* begin EXTRACTED RECORDS *

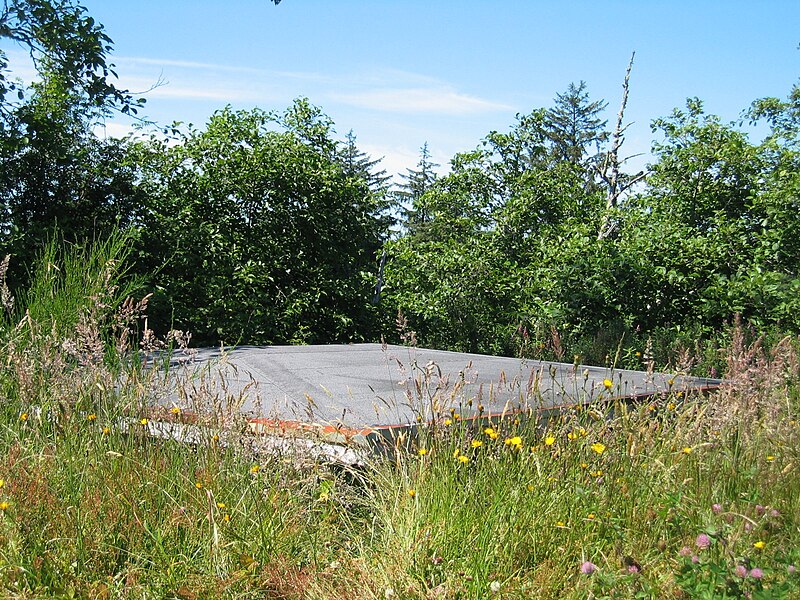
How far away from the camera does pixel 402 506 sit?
8.87 ft

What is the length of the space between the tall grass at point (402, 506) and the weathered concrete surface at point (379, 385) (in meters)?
0.15

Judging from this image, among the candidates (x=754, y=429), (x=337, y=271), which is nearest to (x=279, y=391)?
(x=754, y=429)

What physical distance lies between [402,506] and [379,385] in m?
1.74

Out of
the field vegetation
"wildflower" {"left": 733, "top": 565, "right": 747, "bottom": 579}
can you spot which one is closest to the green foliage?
the field vegetation

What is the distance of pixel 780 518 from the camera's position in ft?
8.11

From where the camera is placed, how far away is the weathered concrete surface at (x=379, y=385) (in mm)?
3083

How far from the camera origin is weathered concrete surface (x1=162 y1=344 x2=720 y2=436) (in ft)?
10.1

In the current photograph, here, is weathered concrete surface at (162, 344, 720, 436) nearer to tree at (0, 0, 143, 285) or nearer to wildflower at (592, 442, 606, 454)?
wildflower at (592, 442, 606, 454)

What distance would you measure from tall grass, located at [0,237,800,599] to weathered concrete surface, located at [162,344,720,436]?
0.49 feet

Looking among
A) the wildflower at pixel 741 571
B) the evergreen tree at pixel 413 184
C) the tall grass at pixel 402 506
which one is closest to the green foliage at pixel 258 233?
the tall grass at pixel 402 506

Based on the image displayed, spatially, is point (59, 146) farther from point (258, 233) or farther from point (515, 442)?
point (515, 442)

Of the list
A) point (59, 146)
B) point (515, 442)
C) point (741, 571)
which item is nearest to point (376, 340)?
point (59, 146)

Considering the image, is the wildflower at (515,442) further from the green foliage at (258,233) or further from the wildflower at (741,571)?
the green foliage at (258,233)

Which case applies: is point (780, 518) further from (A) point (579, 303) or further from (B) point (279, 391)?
(A) point (579, 303)
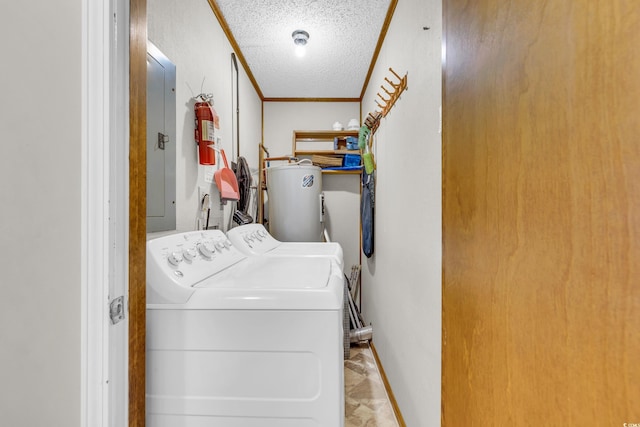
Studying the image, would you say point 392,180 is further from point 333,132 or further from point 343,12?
point 333,132

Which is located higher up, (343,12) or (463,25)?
(343,12)

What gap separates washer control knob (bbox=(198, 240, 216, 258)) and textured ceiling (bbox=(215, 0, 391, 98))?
61.6 inches

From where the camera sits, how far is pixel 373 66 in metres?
2.61

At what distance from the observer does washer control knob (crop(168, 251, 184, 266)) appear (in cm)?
105

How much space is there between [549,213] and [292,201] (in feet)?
7.61

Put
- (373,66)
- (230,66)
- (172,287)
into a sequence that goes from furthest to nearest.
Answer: (373,66)
(230,66)
(172,287)

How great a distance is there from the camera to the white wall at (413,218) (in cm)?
117

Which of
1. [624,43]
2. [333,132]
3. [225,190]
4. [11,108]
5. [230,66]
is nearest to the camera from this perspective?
[624,43]

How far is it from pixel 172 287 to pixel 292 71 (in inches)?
95.8

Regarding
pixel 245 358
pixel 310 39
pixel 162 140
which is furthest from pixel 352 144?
pixel 245 358

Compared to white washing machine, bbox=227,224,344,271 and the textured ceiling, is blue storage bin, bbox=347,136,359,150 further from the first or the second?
white washing machine, bbox=227,224,344,271

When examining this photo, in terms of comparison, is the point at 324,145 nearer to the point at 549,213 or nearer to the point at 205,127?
the point at 205,127

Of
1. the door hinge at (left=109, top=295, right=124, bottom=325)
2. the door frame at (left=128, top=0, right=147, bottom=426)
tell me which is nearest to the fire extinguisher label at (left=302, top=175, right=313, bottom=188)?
the door frame at (left=128, top=0, right=147, bottom=426)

* end EXTRACTED RECORDS *

Pictures are not part of the copy; reproduce everything else in the records exactly.

How far away from the camera does pixel 402 506 sit?
8.87 ft

What is the length of the space between the tall grass at point (402, 506) and the weathered concrete surface at point (379, 385) (in meters)?
0.15

Judging from this image, among the candidates (x=754, y=429), (x=337, y=271), which is nearest to (x=279, y=391)?
(x=754, y=429)

What physical distance lies between [402,506] and [379,385] in m?
1.74

Out of
the field vegetation
"wildflower" {"left": 733, "top": 565, "right": 747, "bottom": 579}
can you spot which one is closest to the green foliage?
the field vegetation

What is the distance of pixel 780 518 from the camera's position in ft?
8.11

From where the camera is placed, how far away is the weathered concrete surface at (x=379, y=385) (in mm)?
3083

How far from the camera origin is weathered concrete surface (x1=162 y1=344 x2=720 y2=436) (in ft)?
10.1

In the current photograph, here, is weathered concrete surface at (162, 344, 720, 436) nearer to tree at (0, 0, 143, 285) or nearer to wildflower at (592, 442, 606, 454)?
wildflower at (592, 442, 606, 454)

What distance would you measure from tall grass, located at [0,237,800,599] to weathered concrete surface, located at [162,344,720,436]?
0.49 feet

Looking among
A) the wildflower at pixel 741 571
B) the evergreen tree at pixel 413 184
C) the tall grass at pixel 402 506
which one is closest to the green foliage at pixel 258 233?
the tall grass at pixel 402 506

Based on the image displayed, spatially, is point (59, 146) farther from point (258, 233) or farther from point (515, 442)?
point (515, 442)

Of the list
A) point (59, 146)
B) point (515, 442)
C) point (741, 571)
which item is nearest to point (376, 340)?
point (59, 146)

Considering the image, is the wildflower at (515,442) further from the green foliage at (258,233) or further from the wildflower at (741,571)?
the green foliage at (258,233)

Which case applies: is point (780, 518) further from (A) point (579, 303) or further from (B) point (279, 391)?
(A) point (579, 303)
Studying the image, would you say point 392,180 is further from point 333,132 or further from point 343,12?
point 333,132

Which is located higher up, (343,12) or (463,25)?
(343,12)

What gap separates washer control knob (bbox=(198, 240, 216, 258)) and textured ceiling (bbox=(215, 0, 391, 98))?
61.6 inches

From where the camera sits, how far is pixel 373 66 in metres?
2.61

At what distance from the observer does washer control knob (crop(168, 251, 184, 266)) appear (in cm)?
105

How much space is there between [549,213] and [292,201] (in feet)?
7.61

Put
- (373,66)
- (230,66)
- (172,287)
into a sequence that goes from furthest to nearest.
Answer: (373,66)
(230,66)
(172,287)

How great a distance is there from the camera to the white wall at (413,218) (in cm)?
117

Which of
1. [624,43]
2. [333,132]
3. [225,190]
4. [11,108]
5. [230,66]
is nearest to the camera from this perspective?
[624,43]

How far is it from pixel 172 287 to pixel 292 71 (in inches)?
95.8

Regarding
pixel 245 358
pixel 310 39
pixel 162 140
which is furthest from pixel 352 144?
pixel 245 358

Compared to white washing machine, bbox=227,224,344,271 and the textured ceiling, is blue storage bin, bbox=347,136,359,150 further from the first or the second?
white washing machine, bbox=227,224,344,271

When examining this photo, in terms of comparison, is the point at 324,145 nearer to the point at 549,213 or nearer to the point at 205,127?
the point at 205,127

Of
1. the door hinge at (left=109, top=295, right=124, bottom=325)
2. the door frame at (left=128, top=0, right=147, bottom=426)
tell me which is nearest to the fire extinguisher label at (left=302, top=175, right=313, bottom=188)?
the door frame at (left=128, top=0, right=147, bottom=426)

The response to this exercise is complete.